[DOCUMENT SECTION]:
Yes, while Michael Keaton is my all-time favorite actor, this week’s Huddle Up is not about his hilarious 1983 movie, “Mr. Mom.” However, if you haven’t seen it, I highly recommend you do (“220, 221, whatever it takes”). It’s a comedy classic. No, this week’s edition is about my own Mr. Mom experience, and in the end, I promise to tie it back to leadership in our industry….
This past week my wife Sharon was called away to a conference as part of her new job. She has never been away from our 3-year-old son Brock for more than one night since he was born. So this 4-day trip would be new for Brock also for me as I’ve not had to be the sole provider for him for that long a period of time before.
All in all, the week went well, with only a few small setbacks along the way. I learned a great deal about how things around the house operate on a daily basis. As one who travels nearly every week for work, Sharon is the one who traditionally has to juggle her schedule to accommodate for Brock rather than me. I now have a much greater respect for how challenging the process of caring for a little person can be each and every day.
Here are some of the lessons I learned…..
The days go by fast – By the time Brock would get up and I would get him fed, clothed, dressed, and dropped off at school to the time I picked him up each afternoon, the hours fly by. It was really tough to get any real work done with handling Brock, running errands like picking up food to make dinner and his lunch for the next day, let alone trying to finish up projects and take a few urgent client calls, all while trying to fit in a short workout. It seemed like there just wasn’t enough time in the day, a rather helpless feeling sometimes.
Be flexible – Toddlers have their own timetables sometimes, so I tried to be as patient and flexible as I could be all week. I can’t say I didn’t get frustrated a few times, but we got better and better each day along the way as we got into a better rhythm.

[RECORD SET]:

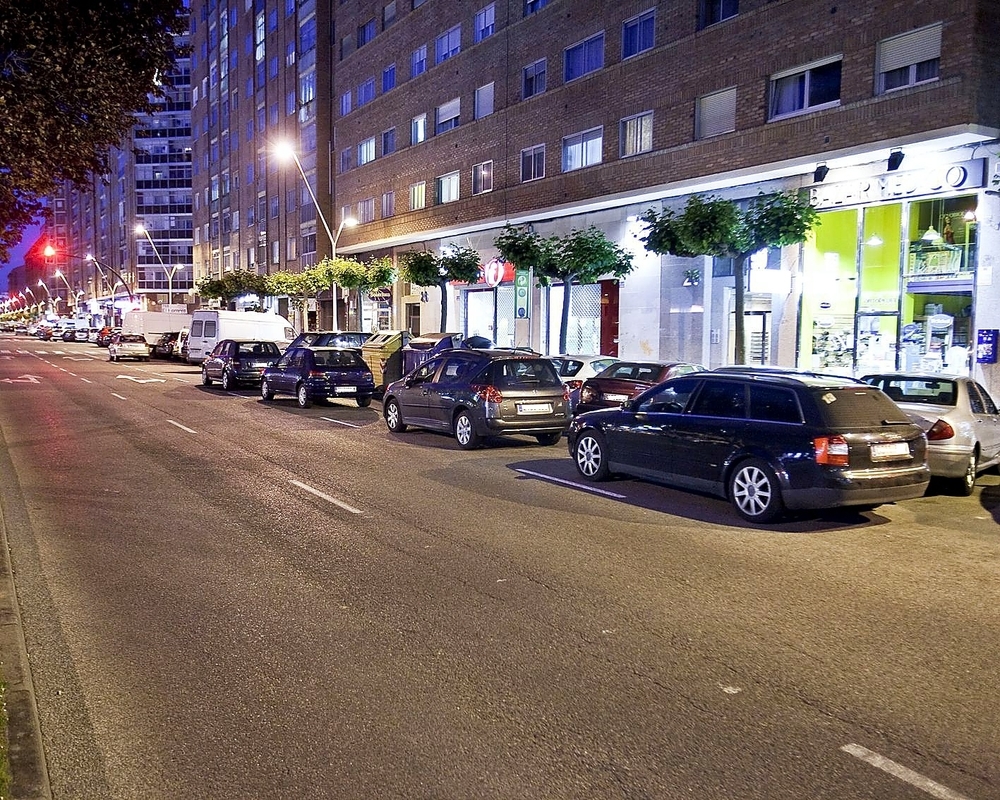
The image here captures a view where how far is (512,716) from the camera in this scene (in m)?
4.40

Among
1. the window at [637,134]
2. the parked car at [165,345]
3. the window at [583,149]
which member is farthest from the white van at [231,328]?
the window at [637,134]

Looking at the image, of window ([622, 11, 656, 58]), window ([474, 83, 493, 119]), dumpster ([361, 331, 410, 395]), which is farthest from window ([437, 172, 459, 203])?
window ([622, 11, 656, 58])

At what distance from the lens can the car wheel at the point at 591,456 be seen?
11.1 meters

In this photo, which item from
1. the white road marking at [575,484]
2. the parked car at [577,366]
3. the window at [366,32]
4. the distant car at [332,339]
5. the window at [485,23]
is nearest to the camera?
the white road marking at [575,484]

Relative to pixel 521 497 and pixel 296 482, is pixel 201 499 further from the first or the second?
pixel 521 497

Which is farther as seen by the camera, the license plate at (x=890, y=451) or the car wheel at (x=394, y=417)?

[EXERCISE SET]:
A - In the post about the author's Mr. Mom week, do these statements agree with it: (i) Sharon's trip lasted four days, (ii) Brock is three years old, (iii) the author never got frustrated during the week? Answer yes or no for each, quoting the deciding words of the post.
B - Please carry on the post about the author's Mr. Mom week, starting after its last sentence.
The data has no connection to the post about the author's Mr. Mom week.

[RESULTS OF THE TASKS]:
A -
(i) Yes: "So this 4-day trip would be new for Brock"
(ii) Yes: "our 3-year-old son Brock"
(iii) No: "I can’t say I didn’t get frustrated a few times"

B -
Stay organized – I don’t know how some parents do it each day. The only way I survived the week with Brock was to have a list of things I needed to get done, and stick to the game plan each day. It was hard, but preparing for the next day right after I put him to sleep each night most definitely made the following day a positive one.
Given those lessons, how can we apply them to the sports tourism industry? Here are a few thoughts…..
It’s not about the money – Just like raising a child, it’s more about the journey than anything else. Most people in our industry are in it because they love the work and love sports, not to get rich. I’d venture to say that a good percentage of the folks in our space could make more money doing something else. With that in mind, we need to do everything we can as leaders to retain top tier talent given that we may not have the financial resources we would like to be able to offer.
Retention – So how do we achieve a high retention rate and keep our super stars happy? Employ some of the lessons from my time with Brock this week. Be flexible, let team members work remotely when they need to. If they need to take off a little early to get their kids to soccer practice, help them get their stuff out the door and in the car. If they need an extra half hour at lunch to get in a quick work out, give them an extra hour. Bottom line, there are not enough hours in the day to do it all, and the top shelf people in our industry work well beyond the typical 9-5 workday running events on the weekends, putting in extra time at night, attending business mixers, working on professional development, and promoting your organization. If we want to keep our people happy, we can’t chain them to their desk and put them on the clock every day.
Offer non-monetary perks – When Brock does something good, he gets a Hot Wheels car. He loves cars and they only cost a dollar and a bit of time to go to the store and let him pick one out. Well worth the small investment of time and a few quarters. In the form of perks for retention, at one of my first sports commission jobs we received a half-day every month that we could use however we saw fit. No need for a supervisor to sign off, we just had to tell them we were taking it. No questions asked. Some people used those days to get some errands done, see the doctor, take their kids to a movie, or to play golf (I was usually the latter of those examples). Rather than having to go into our PTO accounts or make up some story to spring ourselves free for a half day, we just cashed these in when we needed them. Some clients we work with have remote working policies, some pay for their employees' gym memberships, and some offer up funds to pay for continuing education. Whatever your methodology, there is always a way to give up something small that will go a long way with your top performers.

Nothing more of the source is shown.